Work to do — Write down every entry below once more, exactly.
Records for this exercise start
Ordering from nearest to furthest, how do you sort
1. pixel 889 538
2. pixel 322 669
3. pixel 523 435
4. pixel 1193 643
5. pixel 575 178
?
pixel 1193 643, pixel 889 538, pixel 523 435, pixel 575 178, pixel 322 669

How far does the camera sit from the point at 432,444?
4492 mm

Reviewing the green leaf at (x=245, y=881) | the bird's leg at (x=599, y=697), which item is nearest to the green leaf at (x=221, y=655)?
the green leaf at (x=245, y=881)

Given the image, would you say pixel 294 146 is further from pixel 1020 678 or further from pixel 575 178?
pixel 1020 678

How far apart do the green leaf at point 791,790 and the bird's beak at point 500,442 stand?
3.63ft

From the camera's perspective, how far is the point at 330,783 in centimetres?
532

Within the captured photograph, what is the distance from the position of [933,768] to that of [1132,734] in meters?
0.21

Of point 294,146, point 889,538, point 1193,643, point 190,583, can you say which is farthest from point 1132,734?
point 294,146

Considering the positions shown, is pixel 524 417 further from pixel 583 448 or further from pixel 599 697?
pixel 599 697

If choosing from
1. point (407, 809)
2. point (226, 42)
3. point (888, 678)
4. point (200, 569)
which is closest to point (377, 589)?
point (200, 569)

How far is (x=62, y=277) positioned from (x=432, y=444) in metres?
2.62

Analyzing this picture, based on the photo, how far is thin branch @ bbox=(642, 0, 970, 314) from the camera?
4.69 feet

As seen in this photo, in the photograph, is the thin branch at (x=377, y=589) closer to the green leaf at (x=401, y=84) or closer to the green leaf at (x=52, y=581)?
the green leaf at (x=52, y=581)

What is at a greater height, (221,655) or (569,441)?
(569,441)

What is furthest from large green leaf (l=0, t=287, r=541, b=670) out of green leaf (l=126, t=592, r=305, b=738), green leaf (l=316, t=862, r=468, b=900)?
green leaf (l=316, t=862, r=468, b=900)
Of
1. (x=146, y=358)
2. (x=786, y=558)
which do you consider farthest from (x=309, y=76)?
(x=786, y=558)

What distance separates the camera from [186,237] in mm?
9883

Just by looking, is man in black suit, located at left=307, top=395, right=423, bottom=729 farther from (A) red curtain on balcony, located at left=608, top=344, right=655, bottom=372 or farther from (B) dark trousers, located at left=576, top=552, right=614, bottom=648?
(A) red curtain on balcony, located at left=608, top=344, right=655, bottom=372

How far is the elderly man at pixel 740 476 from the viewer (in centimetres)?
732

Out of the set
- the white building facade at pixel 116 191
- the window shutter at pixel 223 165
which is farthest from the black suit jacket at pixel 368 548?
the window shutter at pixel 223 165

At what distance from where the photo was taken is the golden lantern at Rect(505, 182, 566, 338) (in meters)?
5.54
Records for this exercise end
Expected answer —
Ordering from nearest to furthest, how do you sort
1. pixel 889 538
2. pixel 322 669
3. pixel 523 435
4. pixel 1193 643
5. pixel 575 178
?
pixel 1193 643, pixel 889 538, pixel 523 435, pixel 575 178, pixel 322 669

How far does the camera sit from the point at 432,444?
4492 mm

Reviewing the green leaf at (x=245, y=881) | the bird's leg at (x=599, y=697), which item is nearest to the green leaf at (x=221, y=655)?
the green leaf at (x=245, y=881)

Given the image, would you say pixel 294 146 is further from pixel 1020 678 or further from pixel 575 178?
pixel 1020 678

How far apart do the green leaf at point 791,790 and the bird's beak at point 500,442 stand?
3.63ft

From the camera's perspective, how far is the point at 330,783 in centimetres?
532

Within the captured photograph, what is the distance from the position of [933,768] to that of [1132,734] in meters?
0.21

Of point 294,146, point 889,538, point 1193,643, point 190,583, can you say which is farthest from point 1132,734?
point 294,146

Considering the positions shown, is pixel 524 417 further from pixel 583 448 or further from pixel 599 697?
pixel 599 697

If choosing from
1. point (407, 809)
2. point (226, 42)
3. point (888, 678)
4. point (200, 569)
which is closest to point (377, 589)?
point (200, 569)

How far is (x=62, y=277) positioned from (x=432, y=444) in metres?
2.62

Analyzing this picture, based on the photo, how far is thin branch @ bbox=(642, 0, 970, 314) from the camera?
4.69 feet

As seen in this photo, in the photograph, is the thin branch at (x=377, y=589) closer to the green leaf at (x=401, y=84) or closer to the green leaf at (x=52, y=581)?
the green leaf at (x=52, y=581)

What is at a greater height, (221,655) or (569,441)?
(569,441)

What is furthest from large green leaf (l=0, t=287, r=541, b=670) out of green leaf (l=126, t=592, r=305, b=738), green leaf (l=316, t=862, r=468, b=900)?
green leaf (l=316, t=862, r=468, b=900)
Of
1. (x=146, y=358)
2. (x=786, y=558)
which do you consider farthest from (x=309, y=76)?
(x=786, y=558)

What distance separates the camera from [186,237] in mm?
9883

Just by looking, is man in black suit, located at left=307, top=395, right=423, bottom=729 farther from (A) red curtain on balcony, located at left=608, top=344, right=655, bottom=372 or farther from (B) dark trousers, located at left=576, top=552, right=614, bottom=648?
(A) red curtain on balcony, located at left=608, top=344, right=655, bottom=372

How far is the elderly man at pixel 740 476 from the viewer (in centimetres)?
732

Out of the set
- the white building facade at pixel 116 191
- the window shutter at pixel 223 165
which is farthest from the black suit jacket at pixel 368 548?
the window shutter at pixel 223 165

At what distance from where the photo was taken is the golden lantern at Rect(505, 182, 566, 338) (in meters)?
5.54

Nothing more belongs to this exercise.